MotoGp, Jarvis catastrofico sul ‘disastro’ Yamaha: “non possiamo dare ai piloti la moto che meriterebbero”

LaPresse/EFE

Dopo il Gp d’Austria, a commentare i problemi della Yamaha anche il team manager della scuderia giapponese Lin Jarvis

Dopo una gara mozzafiato disputata da Jorge Lorenzo, è proprio lo spagnolo a trionfare al Red Bull Ring. Sul finire del Gp d’Austria, il maiorchino ha avuto la meglio sul rivale che l’anno prossimo sarà il suo compagno di squadra. Marc Marquez, dopo la beffa ad opera di Andrea Dovizioso nel 2017, si fa superare dall’altro ducatista anche quest’anno in Austria e taglia per secondo il traguardo. Sul terzo gradino del podio invece si piazza Andrea Dovizioso.

Oltre alla lotta per i primi posti, l’attenzione dei tifosi si è concentrata sugli evidenti problemi della Yamaha, messi in luce ancora una volta durante l’appuntamento domenicale del campionato mondiale di MotoGp. Dopo le disastrose qualifiche, la conferenza stampa del project leader Yamaha Tsuya ha chiarito le criticità che il team giapponese sta affrontando. Oggi, ai microfoni di Sky MotoGp, è intervenuto anche il team manager della scuderia di Iwata, Lin Jarvis.

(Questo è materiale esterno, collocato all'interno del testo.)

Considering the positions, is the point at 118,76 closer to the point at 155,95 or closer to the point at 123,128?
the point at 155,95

È chiaro che siamo in difficoltà e con la conferenza stampa il capo del progetto ha ammesso di essere in difficoltà porgendo le sue scuse ai piloti. – ha affermato Jarvis –   È noioso sapere che loro non sono contenti, questo è il momento peggiore della stagione. C’è stata una politica disastrosa e lui si è preso la colpa tecnica della situazione. Sono molto contento della gara di Valentino Rossi, che dal 14° è arrivato al 6° posto. Abbiamo viso la gara che hanno fatto i piloti Ducati ed Honda e ci vogliamo esser anche noi nella lotta. Per Maverick è stato difficile fin dall’inizio. Aveva difficoltà in gara e non è riuscito a fare meglio”.

“È stata una cosa normale fare così per un giapponese – ha spiegato il team manager riferendosi alla conferenza stampa di Tsuya – La cultura dell’onore è importante per lui  è per questo è stato importante. Si deve vedere in una situazione più ampia tutto, è il capo del progetto ed è frustrante il fatto che con la nostra moto non possiamo dare quello che i nostri piloti meritano“. 

Jarvis poi su Maverick Vinales ha riferito: “Vinales psicologicamente va ricostruito, Maverick era molto veloce durante l’inverno scorso, dopo le tre gare vinte non è più riuscito a stare davanti. Ha tanto talento, ma deve saper gestire le situazioni peggiori, ma è difficile guardare chi va forte. Non vinciamo da più di un anno e lui sta soffrendo. Deve avere rispetto, anche se la sua situazione è diversa da quella di Valentino”. 

Io non sono un ingegnere per me è difficile prevedere le cose. – ha detto ancora JarvisSiamo in ritardo, ma stiamo lavorando, abbiamo Misano ed Aragon per lavorare. Facciamo il meglio che si possa fare. I passi in avanti poi li vediamo in gara. Abbiamo una deficienza rispetto agli altri, ma per l’anno prossimo siamo lì.  Noi non abbiamo pazienza e vogliamo fare bene anche quest’anno. Mancano otto gare e vogliamo andare forte prima dell’anno prossimo. È chiaro che abbiamo sbagliato e sottovalutato il software nuovo e quindi abbiamo preso la strada sbagliata. La moto è apposto, non siamo così distanti, ma dobbiamo vincere. Dobbiamo correggerci e dobbiamo lavorare di più per il futuro. Dobbiamo cambiare il sistema, ma possiamo farlo. Abbiamo ingegneri bravi e l’abbiamo fatto nel passato, quindi lo faremo anche in futuro”. “Sono contento per Lorenzo, io ci tengo a lui come amico – ha detto infine Jarvis parlando della vittoria dello spagnolo della Ducati – abbiamo lavorato insieme e vinto insieme. Non è stato facile quando ha deciso di andarsene, ma step by step è riuscito a capire la moto. È la terza gara che vince ed è terzo nel Mondiale, complimenti a lui!”.